Here are the key takeaways from the AP analysis:
No one left to document the toll
Several families have almost no one left to document the toll and thousands cannot account for all their dead because so many bodies remain under rubble.
The AP review encompassed casualty records released by Gaza’s health ministry until March, online death notices, family and neighborhood social media pages and spreadsheets, witness and survivor accounts, as well as a data from Airwars, a London-based conflict monitor. AP also geolocated and analyzed 10 Israeli strikes, among the deadliest in the war, between Oct. 7 and Dec. 24. Together the strikes killed more than 500 people.
Among the hardest hit are the Mughrabi family: more than 70 were killed in a single Israeli airstrike in December. The Abu Najas: over 50 were killed in October strikes, including at least two pregnant women. The large Doghmush clan lost at least 44 members in a strike on a mosque and the total soared over 100 weeks later; by spring, over 80 members of the Abu al-Qumssan family had been killed.
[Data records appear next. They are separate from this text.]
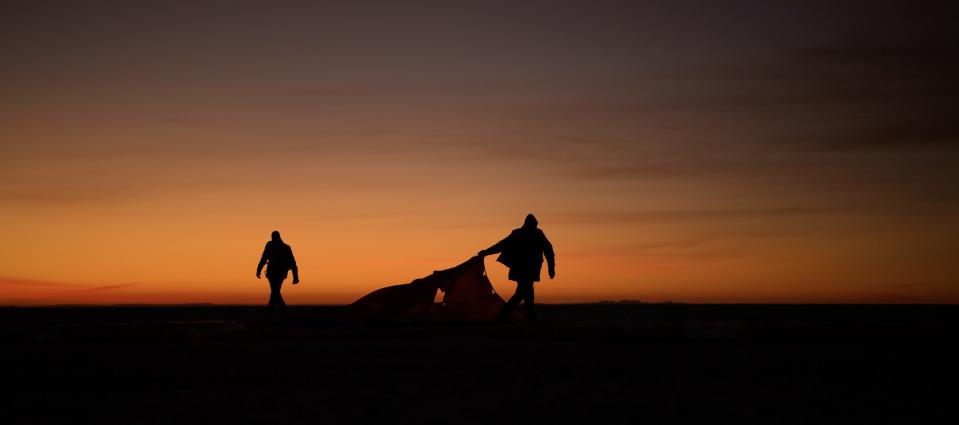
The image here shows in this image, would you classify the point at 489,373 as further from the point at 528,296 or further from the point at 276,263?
the point at 276,263

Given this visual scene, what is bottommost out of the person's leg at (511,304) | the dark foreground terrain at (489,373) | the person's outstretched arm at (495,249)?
the dark foreground terrain at (489,373)

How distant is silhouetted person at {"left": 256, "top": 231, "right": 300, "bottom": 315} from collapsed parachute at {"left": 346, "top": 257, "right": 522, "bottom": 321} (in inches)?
164

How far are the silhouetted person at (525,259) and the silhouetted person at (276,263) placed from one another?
6755mm

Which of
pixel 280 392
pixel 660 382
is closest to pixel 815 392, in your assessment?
pixel 660 382

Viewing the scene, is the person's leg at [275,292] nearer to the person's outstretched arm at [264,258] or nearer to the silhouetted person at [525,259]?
the person's outstretched arm at [264,258]

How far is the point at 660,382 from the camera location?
34.4 feet

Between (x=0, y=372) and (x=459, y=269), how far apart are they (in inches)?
430

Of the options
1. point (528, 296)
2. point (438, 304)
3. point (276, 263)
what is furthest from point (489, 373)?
point (276, 263)

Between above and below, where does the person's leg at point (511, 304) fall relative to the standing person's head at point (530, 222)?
below

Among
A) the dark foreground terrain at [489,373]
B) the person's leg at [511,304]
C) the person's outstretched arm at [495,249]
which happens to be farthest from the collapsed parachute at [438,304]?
the dark foreground terrain at [489,373]

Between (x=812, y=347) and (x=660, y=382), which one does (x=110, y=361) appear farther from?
(x=812, y=347)

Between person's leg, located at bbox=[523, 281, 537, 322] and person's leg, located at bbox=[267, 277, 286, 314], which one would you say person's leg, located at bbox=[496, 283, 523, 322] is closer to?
person's leg, located at bbox=[523, 281, 537, 322]

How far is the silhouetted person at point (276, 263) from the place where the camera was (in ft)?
81.8

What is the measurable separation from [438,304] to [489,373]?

“The numbers are shocking,” said Hussam Abu al-Qumssan.
No warning, no access
Gaza was under siege before the war, but since Oct. 7 Israel and Egypt have totally blocked access for outside reporting teams or independent investigators. Hundreds of local reporters juggled covering the relentless Israeli bombings – 6,000 in the first five days of the war – while running for their own lives and seeking shelter for themselves and their families.
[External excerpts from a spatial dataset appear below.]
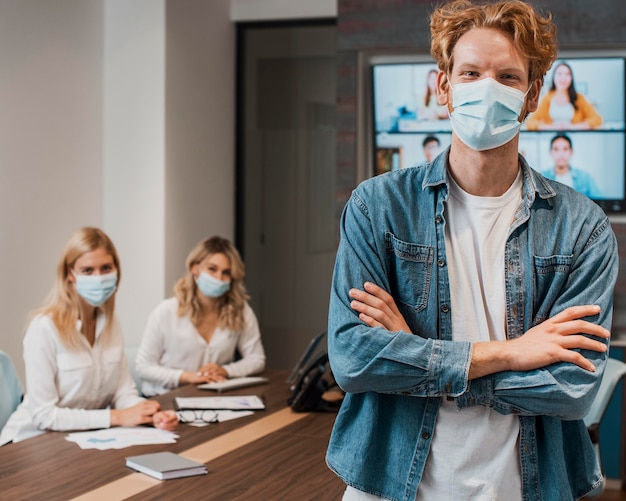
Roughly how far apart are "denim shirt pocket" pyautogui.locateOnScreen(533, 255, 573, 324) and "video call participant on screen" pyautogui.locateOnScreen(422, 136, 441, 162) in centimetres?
378

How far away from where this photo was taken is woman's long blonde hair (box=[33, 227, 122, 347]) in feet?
11.5

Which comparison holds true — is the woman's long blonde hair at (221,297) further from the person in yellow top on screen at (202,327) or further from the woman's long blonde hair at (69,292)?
the woman's long blonde hair at (69,292)

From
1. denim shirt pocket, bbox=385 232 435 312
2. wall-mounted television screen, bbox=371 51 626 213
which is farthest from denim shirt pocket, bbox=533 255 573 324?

In the first month after Hamas deadly Oct. 7 attack on Israel, which killed about 1,200 people, Gaza’s health ministry said 300 Palestinian families lost over 10 members. That’s twice as many as during the devastating 51-day war of 2014.
The 10 strikes analyzed by AP mainly hit residential buildings, homes and shelters where parents, children, grandparents were huddled together for safety. In no case was there an obvious military target or direct warning to those inside. The Salem family has lost at least 270 members in all.
At one point the Salems raised a white flag on their building, which was in the midst of a battle zone. They told the army they will not leave because they said nowhere was safe.
Over 170 members of the family were killed in two bombings eight days apart. Three strikes over four weeks killed 30 al-Agha members; and a series of strikes in a refugee camp in December killed 106 people from at least four families. A Dec. 24 attack was the first time Israel admitted “mistakenly” striking next to its intended targets.
In one attack in the crowded Jabaliya refugee camp in northern Gaza, Israeli bombs erased an entire block of buildings. Nearly 40 members of the Abu al-Qumssan family were killed, while the toll for that Oct. 31 attack remains unknown. Unusually, Israel identified a target, saying it went after a senior Hamas commander.
Why it’s part of the war crimes and genocide cases
Israel has said it takes measures to mitigate agains t civilian harm. In past conflicts, it often directly warned civilians about to be targeted. But in this war, that method is rarely used, replaced by evacuation orders for entire areas that not everyone can or will obey.
When civilian deaths are involved, the laws of war come down to a question of proportionality, whether the military advantage justifies the destruction.
The world’s top court, the International Court of Justice is considering whether Israel is committing genocide against Palestinians in Gaza. The killing of families across generations is a key part of t he case.
Separately, the International Criminal Court prosecutor is seeking arrest warrants for two Israeli leaders for war crimes and crimes against humanity, including for the intentional killing of civilians, as well as for three Hamas leaders over crimes connected to the Oct. 7 attack.
Craig Jones, a lecturer at Newcastle University who studied the role of Israel’s military lawyers, said Israel has clearly relaxed its standards for civilian casualties, fueled by anger over the Oct. 7 attacks and domestic politics.
The law of war allows for a “sort of rushed form of warfare” with higher civilian casualties where a military needs to respond quickly and in changing circumstances. But “Israel is just so clearly violating the law because it’s pushing the rules so far,” he said.
How the deaths affect the Palestinian future
The deaths of so many Palestinian families will reverberate for generations. Kinship reaches far beyond the nuclear family in Gaza. Compounds, frequently multiple buildings of three stories or more, are occupied by an entire bloodline.
When the Salem family home in northern Gaza was destroyed in 2009, Youssef and his brothers chipped in to rebuild it for their father and uncles. It was damaged again in 2014. Now it is a skeleton, torched from the inside.
Palestinians will remember entire families that have disappeared from their lives, said Ramy Abdu, chairman for the Geneva-based EuroMed Human Rights Monitor, which monitors the Gaza war.
“It is like a whole village or hamlet has been wiped out.”